__Source data__:
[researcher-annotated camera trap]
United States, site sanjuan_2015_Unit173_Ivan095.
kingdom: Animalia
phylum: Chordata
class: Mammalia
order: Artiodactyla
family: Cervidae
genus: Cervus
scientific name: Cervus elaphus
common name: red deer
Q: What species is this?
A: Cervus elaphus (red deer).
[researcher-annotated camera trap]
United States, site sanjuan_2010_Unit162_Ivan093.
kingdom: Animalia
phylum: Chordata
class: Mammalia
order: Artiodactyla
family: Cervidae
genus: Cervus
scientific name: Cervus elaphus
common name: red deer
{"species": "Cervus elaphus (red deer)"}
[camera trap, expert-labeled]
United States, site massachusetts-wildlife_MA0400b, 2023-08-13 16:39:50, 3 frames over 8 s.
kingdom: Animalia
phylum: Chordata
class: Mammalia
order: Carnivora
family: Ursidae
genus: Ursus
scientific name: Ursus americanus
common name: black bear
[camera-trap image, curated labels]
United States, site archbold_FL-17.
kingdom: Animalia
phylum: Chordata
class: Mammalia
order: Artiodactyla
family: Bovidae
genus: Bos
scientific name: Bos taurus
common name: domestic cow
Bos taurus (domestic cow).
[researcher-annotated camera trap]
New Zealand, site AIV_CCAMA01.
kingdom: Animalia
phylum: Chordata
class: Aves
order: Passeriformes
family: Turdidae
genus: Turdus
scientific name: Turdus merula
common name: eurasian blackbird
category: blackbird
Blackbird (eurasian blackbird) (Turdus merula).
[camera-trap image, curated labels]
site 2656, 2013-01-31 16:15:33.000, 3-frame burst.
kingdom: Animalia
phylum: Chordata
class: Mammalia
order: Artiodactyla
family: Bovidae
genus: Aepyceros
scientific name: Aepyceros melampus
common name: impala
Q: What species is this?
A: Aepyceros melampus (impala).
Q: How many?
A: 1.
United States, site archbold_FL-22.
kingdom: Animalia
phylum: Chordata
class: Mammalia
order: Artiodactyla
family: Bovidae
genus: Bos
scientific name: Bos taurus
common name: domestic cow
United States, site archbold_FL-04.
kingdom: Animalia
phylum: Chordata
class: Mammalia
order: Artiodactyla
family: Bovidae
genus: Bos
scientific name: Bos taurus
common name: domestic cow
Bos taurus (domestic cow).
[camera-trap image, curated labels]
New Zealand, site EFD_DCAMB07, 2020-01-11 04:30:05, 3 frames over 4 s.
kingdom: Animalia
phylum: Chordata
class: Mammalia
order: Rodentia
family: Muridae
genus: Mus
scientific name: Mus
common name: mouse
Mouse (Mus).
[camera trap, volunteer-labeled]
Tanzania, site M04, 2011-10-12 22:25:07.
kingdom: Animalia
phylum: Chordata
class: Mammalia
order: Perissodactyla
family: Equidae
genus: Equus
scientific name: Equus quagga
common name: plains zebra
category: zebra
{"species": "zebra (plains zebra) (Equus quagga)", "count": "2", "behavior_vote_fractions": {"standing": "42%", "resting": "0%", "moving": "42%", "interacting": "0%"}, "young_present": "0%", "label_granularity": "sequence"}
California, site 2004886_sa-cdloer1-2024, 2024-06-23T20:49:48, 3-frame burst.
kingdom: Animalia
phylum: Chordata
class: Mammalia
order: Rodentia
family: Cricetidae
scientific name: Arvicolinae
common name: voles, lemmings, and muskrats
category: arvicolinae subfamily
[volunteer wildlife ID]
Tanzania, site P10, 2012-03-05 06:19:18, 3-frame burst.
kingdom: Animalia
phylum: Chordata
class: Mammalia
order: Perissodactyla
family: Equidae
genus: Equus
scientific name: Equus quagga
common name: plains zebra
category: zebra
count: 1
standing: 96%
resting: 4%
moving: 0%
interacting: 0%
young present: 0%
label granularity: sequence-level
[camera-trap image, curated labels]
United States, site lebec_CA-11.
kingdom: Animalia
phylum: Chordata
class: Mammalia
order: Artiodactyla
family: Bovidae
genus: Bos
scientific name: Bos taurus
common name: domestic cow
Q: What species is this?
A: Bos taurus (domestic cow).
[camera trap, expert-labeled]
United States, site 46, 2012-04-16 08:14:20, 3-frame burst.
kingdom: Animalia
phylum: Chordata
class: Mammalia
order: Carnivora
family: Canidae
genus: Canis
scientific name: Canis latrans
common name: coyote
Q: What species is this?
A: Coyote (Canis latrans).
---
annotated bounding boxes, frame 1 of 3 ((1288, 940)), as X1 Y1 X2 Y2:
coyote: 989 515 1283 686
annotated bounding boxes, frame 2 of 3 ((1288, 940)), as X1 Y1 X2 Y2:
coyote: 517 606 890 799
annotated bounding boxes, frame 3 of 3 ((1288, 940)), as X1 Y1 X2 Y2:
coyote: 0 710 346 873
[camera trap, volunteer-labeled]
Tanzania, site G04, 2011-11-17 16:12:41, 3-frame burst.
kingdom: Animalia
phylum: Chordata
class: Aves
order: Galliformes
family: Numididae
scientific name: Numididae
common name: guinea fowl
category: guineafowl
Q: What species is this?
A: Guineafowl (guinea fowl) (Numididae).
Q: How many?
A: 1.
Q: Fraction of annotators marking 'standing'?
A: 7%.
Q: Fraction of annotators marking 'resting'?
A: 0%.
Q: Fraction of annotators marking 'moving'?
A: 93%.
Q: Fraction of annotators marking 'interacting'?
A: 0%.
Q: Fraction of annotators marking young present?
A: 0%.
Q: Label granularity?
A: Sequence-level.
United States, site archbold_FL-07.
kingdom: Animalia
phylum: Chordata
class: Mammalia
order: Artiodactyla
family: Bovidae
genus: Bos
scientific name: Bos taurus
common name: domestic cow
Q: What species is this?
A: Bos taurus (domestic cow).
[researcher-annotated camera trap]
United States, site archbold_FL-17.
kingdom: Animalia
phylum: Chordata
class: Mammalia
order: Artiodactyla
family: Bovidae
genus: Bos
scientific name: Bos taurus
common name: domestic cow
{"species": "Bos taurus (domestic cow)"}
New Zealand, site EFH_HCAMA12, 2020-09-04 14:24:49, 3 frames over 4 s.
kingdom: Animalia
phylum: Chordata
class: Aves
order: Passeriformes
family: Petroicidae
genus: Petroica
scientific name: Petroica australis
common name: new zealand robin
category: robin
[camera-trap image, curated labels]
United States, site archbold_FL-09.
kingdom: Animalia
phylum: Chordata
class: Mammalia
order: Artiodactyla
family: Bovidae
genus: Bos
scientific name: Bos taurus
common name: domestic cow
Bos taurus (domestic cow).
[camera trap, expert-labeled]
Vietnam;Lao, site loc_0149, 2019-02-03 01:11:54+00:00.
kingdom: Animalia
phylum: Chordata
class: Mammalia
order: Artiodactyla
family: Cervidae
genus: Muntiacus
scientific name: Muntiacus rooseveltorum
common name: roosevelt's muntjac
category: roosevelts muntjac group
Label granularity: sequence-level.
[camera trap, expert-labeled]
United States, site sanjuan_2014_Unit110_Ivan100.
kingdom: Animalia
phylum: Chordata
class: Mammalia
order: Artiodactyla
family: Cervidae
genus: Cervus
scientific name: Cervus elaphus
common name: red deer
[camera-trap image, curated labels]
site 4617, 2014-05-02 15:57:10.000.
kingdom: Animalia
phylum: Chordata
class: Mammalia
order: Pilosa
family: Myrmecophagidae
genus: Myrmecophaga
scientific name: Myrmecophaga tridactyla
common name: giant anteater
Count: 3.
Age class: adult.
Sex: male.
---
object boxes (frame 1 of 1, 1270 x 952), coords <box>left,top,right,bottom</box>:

__What is needed__: Extract the complete data, matching each line exactly.

__Result below__:
[researcher-annotated camera trap]
United States, site sanjuan_2015_Unit173_Ivan095.
kingdom: Animalia
phylum: Chordata
class: Mammalia
order: Artiodactyla
family: Cervidae
genus: Cervus
scientific name: Cervus elaphus
common name: red deer
Q: What species is this?
A: Cervus elaphus (red deer).
[researcher-annotated camera trap]
United States, site sanjuan_2010_Unit162_Ivan093.
kingdom: Animalia
phylum: Chordata
class: Mammalia
order: Artiodactyla
family: Cervidae
genus: Cervus
scientific name: Cervus elaphus
common name: red deer
{"species": "Cervus elaphus (red deer)"}
[camera trap, expert-labeled]
United States, site massachusetts-wildlife_MA0400b, 2023-08-13 16:39:50, 3 frames over 8 s.
kingdom: Animalia
phylum: Chordata
class: Mammalia
order: Carnivora
family: Ursidae
genus: Ursus
scientific name: Ursus americanus
common name: black bear
[camera-trap image, curated labels]
United States, site archbold_FL-17.
kingdom: Animalia
phylum: Chordata
class: Mammalia
order: Artiodactyla
family: Bovidae
genus: Bos
scientific name: Bos taurus
common name: domestic cow
Bos taurus (domestic cow).
[researcher-annotated camera trap]
New Zealand, site AIV_CCAMA01.
kingdom: Animalia
phylum: Chordata
class: Aves
order: Passeriformes
family: Turdidae
genus: Turdus
scientific name: Turdus merula
common name: eurasian blackbird
category: blackbird
Blackbird (eurasian blackbird) (Turdus merula).
[camera-trap image, curated labels]
site 2656, 2013-01-31 16:15:33.000, 3-frame burst.
kingdom: Animalia
phylum: Chordata
class: Mammalia
order: Artiodactyla
family: Bovidae
genus: Aepyceros
scientific name: Aepyceros melampus
common name: impala
Q: What species is this?
A: Aepyceros melampus (impala).
Q: How many?
A: 1.
United States, site archbold_FL-22.
kingdom: Animalia
phylum: Chordata
class: Mammalia
order: Artiodactyla
family: Bovidae
genus: Bos
scientific name: Bos taurus
common name: domestic cow
United States, site archbold_FL-04.
kingdom: Animalia
phylum: Chordata
class: Mammalia
order: Artiodactyla
family: Bovidae
genus: Bos
scientific name: Bos taurus
common name: domestic cow
Bos taurus (domestic cow).
[camera-trap image, curated labels]
New Zealand, site EFD_DCAMB07, 2020-01-11 04:30:05, 3 frames over 4 s.
kingdom: Animalia
phylum: Chordata
class: Mammalia
order: Rodentia
family: Muridae
genus: Mus
scientific name: Mus
common name: mouse
Mouse (Mus).
[camera trap, volunteer-labeled]
Tanzania, site M04, 2011-10-12 22:25:07.
kingdom: Animalia
phylum: Chordata
class: Mammalia
order: Perissodactyla
family: Equidae
genus: Equus
scientific name: Equus quagga
common name: plains zebra
category: zebra
{"species": "zebra (plains zebra) (Equus quagga)", "count": "2", "behavior_vote_fractions": {"standing": "42%", "resting": "0%", "moving": "42%", "interacting": "0%"}, "young_present": "0%", "label_granularity": "sequence"}
California, site 2004886_sa-cdloer1-2024, 2024-06-23T20:49:48, 3-frame burst.
kingdom: Animalia
phylum: Chordata
class: Mammalia
order: Rodentia
family: Cricetidae
scientific name: Arvicolinae
common name: voles, lemmings, and muskrats
category: arvicolinae subfamily
[volunteer wildlife ID]
Tanzania, site P10, 2012-03-05 06:19:18, 3-frame burst.
kingdom: Animalia
phylum: Chordata
class: Mammalia
order: Perissodactyla
family: Equidae
genus: Equus
scientific name: Equus quagga
common name: plains zebra
category: zebra
count: 1
standing: 96%
resting: 4%
moving: 0%
interacting: 0%
young present: 0%
label granularity: sequence-level
[camera-trap image, curated labels]
United States, site lebec_CA-11.
kingdom: Animalia
phylum: Chordata
class: Mammalia
order: Artiodactyla
family: Bovidae
genus: Bos
scientific name: Bos taurus
common name: domestic cow
Q: What species is this?
A: Bos taurus (domestic cow).
[camera trap, expert-labeled]
United States, site 46, 2012-04-16 08:14:20, 3-frame burst.
kingdom: Animalia
phylum: Chordata
class: Mammalia
order: Carnivora
family: Canidae
genus: Canis
scientific name: Canis latrans
common name: coyote
Q: What species is this?
A: Coyote (Canis latrans).
---
annotated bounding boxes, frame 1 of 3 ((1288, 940)), as X1 Y1 X2 Y2:
coyote: 989 515 1283 686
annotated bounding boxes, frame 2 of 3 ((1288, 940)), as X1 Y1 X2 Y2:
coyote: 517 606 890 799
annotated bounding boxes, frame 3 of 3 ((1288, 940)), as X1 Y1 X2 Y2:
coyote: 0 710 346 873
[camera trap, volunteer-labeled]
Tanzania, site G04, 2011-11-17 16:12:41, 3-frame burst.
kingdom: Animalia
phylum: Chordata
class: Aves
order: Galliformes
family: Numididae
scientific name: Numididae
common name: guinea fowl
category: guineafowl
Q: What species is this?
A: Guineafowl (guinea fowl) (Numididae).
Q: How many?
A: 1.
Q: Fraction of annotators marking 'standing'?
A: 7%.
Q: Fraction of annotators marking 'resting'?
A: 0%.
Q: Fraction of annotators marking 'moving'?
A: 93%.
Q: Fraction of annotators marking 'interacting'?
A: 0%.
Q: Fraction of annotators marking young present?
A: 0%.
Q: Label granularity?
A: Sequence-level.
United States, site archbold_FL-07.
kingdom: Animalia
phylum: Chordata
class: Mammalia
order: Artiodactyla
family: Bovidae
genus: Bos
scientific name: Bos taurus
common name: domestic cow
Q: What species is this?
A: Bos taurus (domestic cow).
[researcher-annotated camera trap]
United States, site archbold_FL-17.
kingdom: Animalia
phylum: Chordata
class: Mammalia
order: Artiodactyla
family: Bovidae
genus: Bos
scientific name: Bos taurus
common name: domestic cow
{"species": "Bos taurus (domestic cow)"}
New Zealand, site EFH_HCAMA12, 2020-09-04 14:24:49, 3 frames over 4 s.
kingdom: Animalia
phylum: Chordata
class: Aves
order: Passeriformes
family: Petroicidae
genus: Petroica
scientific name: Petroica australis
common name: new zealand robin
category: robin
[camera-trap image, curated labels]
United States, site archbold_FL-09.
kingdom: Animalia
phylum: Chordata
class: Mammalia
order: Artiodactyla
family: Bovidae
genus: Bos
scientific name: Bos taurus
common name: domestic cow
Bos taurus (domestic cow).
[camera trap, expert-labeled]
Vietnam;Lao, site loc_0149, 2019-02-03 01:11:54+00:00.
kingdom: Animalia
phylum: Chordata
class: Mammalia
order: Artiodactyla
family: Cervidae
genus: Muntiacus
scientific name: Muntiacus rooseveltorum
common name: roosevelt's muntjac
category: roosevelts muntjac group
Label granularity: sequence-level.
[camera trap, expert-labeled]
United States, site sanjuan_2014_Unit110_Ivan100.
kingdom: Animalia
phylum: Chordata
class: Mammalia
order: Artiodactyla
family: Cervidae
genus: Cervus
scientific name: Cervus elaphus
common name: red deer
[camera-trap image, curated labels]
site 4617, 2014-05-02 15:57:10.000.
kingdom: Animalia
phylum: Chordata
class: Mammalia
order: Pilosa
family: Myrmecophagidae
genus: Myrmecophaga
scientific name: Myrmecophaga tridactyla
common name: giant anteater
Count: 3.
Age class: adult.
Sex: male.
---
object boxes (frame 1 of 1, 1270 x 952), coords <box>left,top,right,bottom</box>:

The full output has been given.